Описание задания: Пожалуйста, подхватите рассказ о болезни Горького и продолжите его сразу после последнего предложения, где говорится о скачках пульса.

Исходный текст:

Возвращение его в Москву было организовано или, вернее, ускорено Ягодой, который как с убийством Максима Пешкова, так и с убийством Горького торопил меня. Когда я был в Крыму, я по телефону говорил с Ягодой. Ягода меня торопит, говорит: необходимо привезти в Москву Горького, — несмотря на то, что в Крыму была в это время очень теплая погода, а в Москве холодная. Я говорю Горькому о поездке в Москву, Горький соглашается, собирается ехать, и, приблизительно, 26 мая 1936 года Надежда Алексеевна Пешкова, вдова Максима Алексеевича Пешкова, позвонила по телефону, сообщила, что ехать ни в коем случае нельзя, погода в Москве холодная, к тому же внучки Алексея Максимовича, то есть ее дочери, находящиеся в Москве, больны гриппом при довольно высокой температуре.

Через день или два я опять разговариваю с Ягодой. Ягода говорит мне, что внучки совершенно здоровы, поправились и необходимо уговорить Алексея Максимовича ехать. Я Алексею Максимовичу передал это, и 26-27 мая мы выехали в Москву. 31 мая, немедленно по приезде, Алексей Максимович отправился к внучкам, которые действительно болели гриппом, температура была повышенной, и он 31 мая заболел. 31 мая вечером был вызван доктор Левин. Левин определил небольшой грипп, но 2 июня сам Алексей Максимович, разговаривая со мною утром, спросил: «Что говорят врачи?» Я ответил: «грипп», а он говорит: «По-моему, у меня начинается воспаление легких, я вижу по мокроте». Я тогда позвонил Левину. Левин приехал и с диагнозом, поставленным самим больным, согласился немедленно. После этого началось лечение в кавычках. Лечили Горького профессор Плетнев и доктор Левин. Я наблюдал это лечение и должен сказать, что критическое значение сыграло то, что Горькому давали дигален, о чем у суда данные имеются. Если до 8 июня 1936 года пульс Горького все же был ровный и доходил, кажется, до 130 ударов в минуту, то после принятия дигалена пульс сразу стал давать резкие скачки.

Приложенные данные:
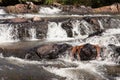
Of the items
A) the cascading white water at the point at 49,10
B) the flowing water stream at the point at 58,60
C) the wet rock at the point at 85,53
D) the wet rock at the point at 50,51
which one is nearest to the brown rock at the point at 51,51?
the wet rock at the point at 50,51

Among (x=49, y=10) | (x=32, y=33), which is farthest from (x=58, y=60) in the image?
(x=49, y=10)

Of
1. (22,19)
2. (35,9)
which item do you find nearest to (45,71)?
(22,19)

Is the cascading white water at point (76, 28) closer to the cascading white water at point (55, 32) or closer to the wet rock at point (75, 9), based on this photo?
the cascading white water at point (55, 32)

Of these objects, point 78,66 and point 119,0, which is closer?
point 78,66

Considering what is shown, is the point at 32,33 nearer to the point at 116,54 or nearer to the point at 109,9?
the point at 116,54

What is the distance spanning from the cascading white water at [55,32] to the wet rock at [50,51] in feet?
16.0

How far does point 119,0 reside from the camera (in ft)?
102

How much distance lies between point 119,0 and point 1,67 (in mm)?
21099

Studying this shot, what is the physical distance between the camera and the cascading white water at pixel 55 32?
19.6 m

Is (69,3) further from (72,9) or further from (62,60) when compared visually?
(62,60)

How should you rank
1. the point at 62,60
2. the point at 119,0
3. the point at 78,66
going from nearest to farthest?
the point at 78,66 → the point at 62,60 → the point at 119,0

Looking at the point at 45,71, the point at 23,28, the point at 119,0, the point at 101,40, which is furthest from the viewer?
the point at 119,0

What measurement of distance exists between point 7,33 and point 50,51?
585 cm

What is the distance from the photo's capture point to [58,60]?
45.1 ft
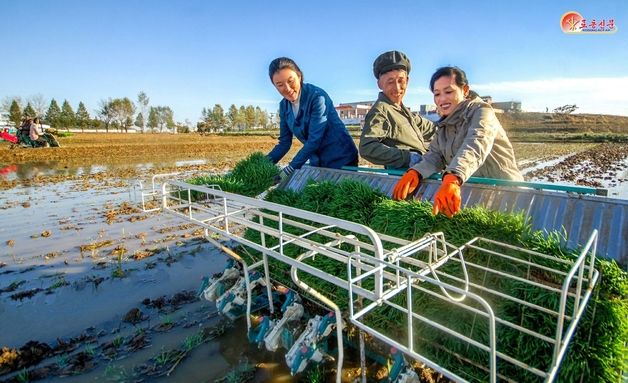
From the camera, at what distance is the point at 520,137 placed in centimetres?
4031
* * *
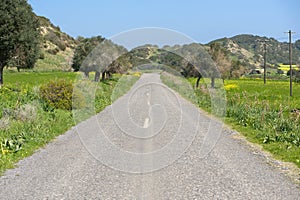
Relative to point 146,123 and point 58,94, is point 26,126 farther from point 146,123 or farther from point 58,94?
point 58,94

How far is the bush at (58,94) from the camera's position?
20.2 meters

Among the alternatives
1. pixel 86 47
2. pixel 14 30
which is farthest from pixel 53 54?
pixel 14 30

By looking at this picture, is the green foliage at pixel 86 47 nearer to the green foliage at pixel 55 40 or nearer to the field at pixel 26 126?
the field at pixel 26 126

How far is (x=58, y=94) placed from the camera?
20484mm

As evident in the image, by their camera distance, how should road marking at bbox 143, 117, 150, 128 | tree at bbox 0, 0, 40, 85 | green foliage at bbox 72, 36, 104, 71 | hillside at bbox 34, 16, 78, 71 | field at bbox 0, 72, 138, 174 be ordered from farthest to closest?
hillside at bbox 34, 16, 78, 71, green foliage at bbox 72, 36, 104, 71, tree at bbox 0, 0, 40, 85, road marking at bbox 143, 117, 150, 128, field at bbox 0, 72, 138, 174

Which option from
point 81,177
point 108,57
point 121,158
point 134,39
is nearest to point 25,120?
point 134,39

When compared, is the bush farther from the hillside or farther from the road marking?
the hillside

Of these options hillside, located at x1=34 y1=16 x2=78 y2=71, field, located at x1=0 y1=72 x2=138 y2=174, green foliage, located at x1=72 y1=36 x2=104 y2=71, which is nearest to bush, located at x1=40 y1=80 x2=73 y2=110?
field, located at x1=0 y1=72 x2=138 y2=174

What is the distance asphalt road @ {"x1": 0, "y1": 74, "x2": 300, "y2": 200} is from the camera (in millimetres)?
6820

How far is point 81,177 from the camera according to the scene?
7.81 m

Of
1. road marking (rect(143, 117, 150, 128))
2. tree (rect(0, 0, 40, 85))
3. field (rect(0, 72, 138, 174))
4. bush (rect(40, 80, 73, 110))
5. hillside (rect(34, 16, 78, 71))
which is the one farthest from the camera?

Ответ:
Вот мое второе ужасное преступление.

_____

На этом вечернее заседание заканчивается, и Председательствующий объявляет перерыв до 11 часов 9 марта.

Утреннее заседание 9 марта

ДОПРОС ПОДСУДИМОГО ПЛЕТНЕВА

Председательствующий.Подсудимый Плетнев, расскажите суду о ваших преступлениях перед Советской властью.

Плетнев.Летом 1934 года ко мне обратился доктор Левин и сказал, что меня хочет повидать Ягода, причем сказал, что он будет ко мне обращаться не как пациент. Через несколько дней за мною прислали машину, и я был привезен в кабинет Ягоды. Он начал со мною беседу на политическую тему. Он сказал, что назревает переворот, в котором он участвует; из других лиц он назвал только одного Енукидзе. Через некоторое время Левин кроме Енукидзе назвал мне участником антисоветского заговора еще Рыкова.

Ягода сказал, что они с Енукидзе решили привлечь, помимо Левина, и меня и что требуется наша помощь в деле устранения двух лиц. Эти два лица были: Максим Горький и Куйбышев. Я возражал, говоря, что, во-первых, Максим Горький — писатель, что, во-вторых, это — два больных человека, которым, по существу, не так долго осталось жить. Ягода сказал: «Они больны, но они чрезвычайно активны, и вопрос не в том, чтобы устранить только здоровых, а в том, чтобы уменьшить продолжительность и интенсивность активности этих лиц», и добавил, что Максим Горький особенно значителен как внутри страны, так и за границей. Он сказал, что выбрал меня не только как медицинское лицо, но и потому, что знает мое антисоветское настроение. Предложение его было подкреплено сильными угрозами по отношению ко мне и по отношению к моей семье. Я редко бывал у Куйбышева. У Горького я бывал всегда с доктором Левиным, когда Горький тяжело болел. Я был консультантом, домашним врачом Горького был Левин.